UniCredit SpA is seeking to renegotiate its processing deal with payments company Nexi SpA, in a further sign of how Chief Executive Officer Andrea Orcel is working to reshape Italy’s second-largest lender.
The bank wants better terms and service under an accord for processing on credit cards, ATMs and POS machines in Italy that it renewed in 2021 with SIA, which has since been absorbed into Nexi, according to people with knowledge of the matter.
UniCredit has now asked Nexi to improve the partnership by investing in innovation and renegotiating financial terms, said the people, asking not to be named because the matter is private.
Formal talks are ongoing as the bank is reviewing possible legal action if a solution to improve the partnership can’t be worked out, the people said.
Representatives for UniCredit and Nexi each declined to comment.
Milan-based UniCredit in 2016 sold its own processing services to SIA for €500 million ($534 million), agreeing to a multi-year partnership for processing on transactions using debit, credit and prepaid cards, and for the management of POS and ATM terminals.
UniCredit in February 2021 signed on for an extension of the deal with SIA until 2036, before the closing of the merger between the two payments companies.

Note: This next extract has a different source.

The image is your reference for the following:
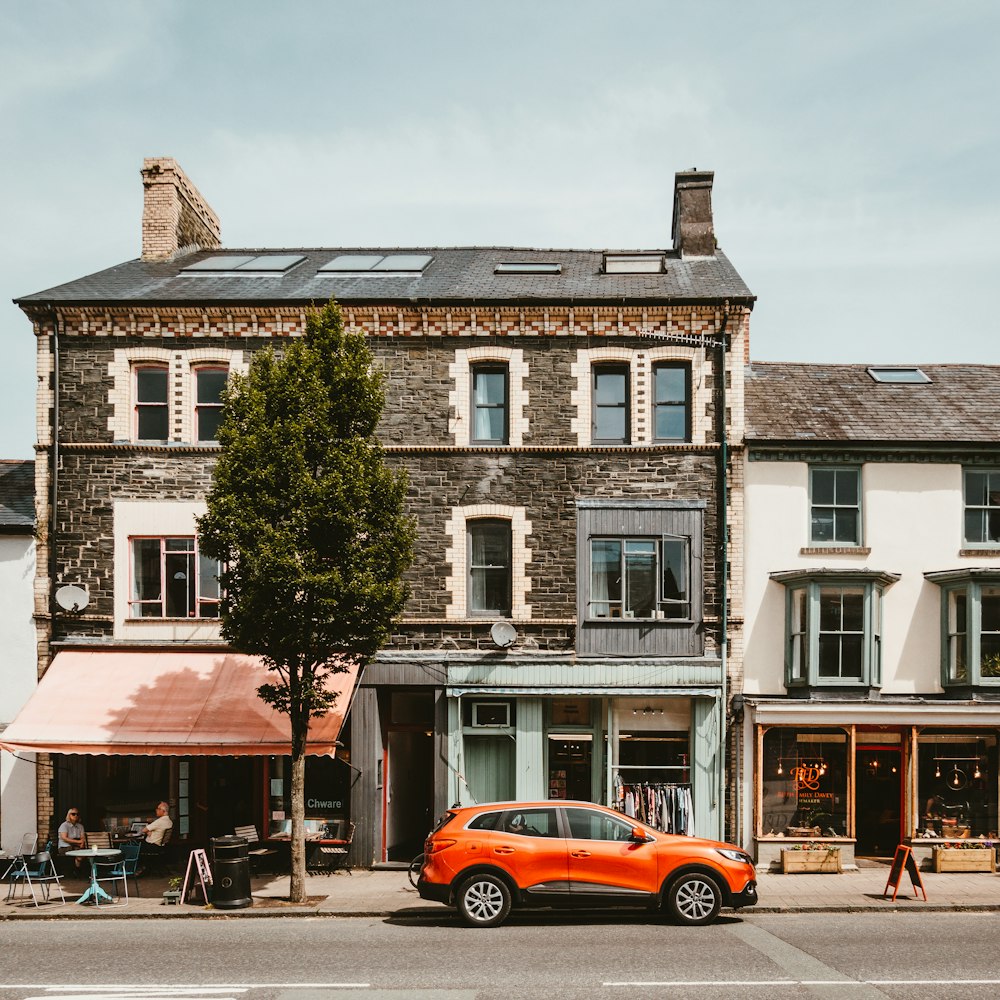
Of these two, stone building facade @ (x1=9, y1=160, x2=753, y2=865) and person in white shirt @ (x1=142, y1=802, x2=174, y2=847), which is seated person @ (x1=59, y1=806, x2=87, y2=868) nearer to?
person in white shirt @ (x1=142, y1=802, x2=174, y2=847)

Orcel took over at UniCredit just a few months later, and has since been reviewing a number of the lender’s contracts.
As CEO, Orcel has shaken up outsourcing deals and partnerships in businesses from payments, to asset management, to insurance, in a bid to boost efficiency by internalizing some businesses, reducing the bank’s number of partners, and improving terms of existing accords.
Orcel is weighing strategic options for the bank’s payment arm to boost services and increase the division’s revenue, Bloomberg reported earlier this year. As part of this process the lender in May said it had expanded its partnership with Mastercard, putting in place a single-card, multi-market strategy in Europe.

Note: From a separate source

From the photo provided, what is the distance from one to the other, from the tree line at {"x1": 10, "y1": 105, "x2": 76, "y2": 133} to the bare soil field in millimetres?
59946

UniCredit is the only major lender in the country with an in-house merchant acquiring business, relying on an outsourcing contract only for processing activities. Most of its Italian rivals have accords with Nexi or other payments firms to manage their entire merchant businesses.

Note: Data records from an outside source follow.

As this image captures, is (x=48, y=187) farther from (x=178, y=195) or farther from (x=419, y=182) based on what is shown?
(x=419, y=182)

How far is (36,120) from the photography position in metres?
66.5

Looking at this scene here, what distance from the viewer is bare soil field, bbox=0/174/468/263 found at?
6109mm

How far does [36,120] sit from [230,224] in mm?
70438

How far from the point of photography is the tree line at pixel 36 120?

Payments companies in Europe are under pressure as investors are worried about lofty valuations and a broader slowdown in consumer spending. Worldline SA sent a fresh shockwave through Europe’s fintech sector last month, cutting its sales outlook and warning of economic challenges. Nexi, which will release earnings later this week, is at the center of speculation about possible interest from CVC Capital Partners and other funds to take over the firm.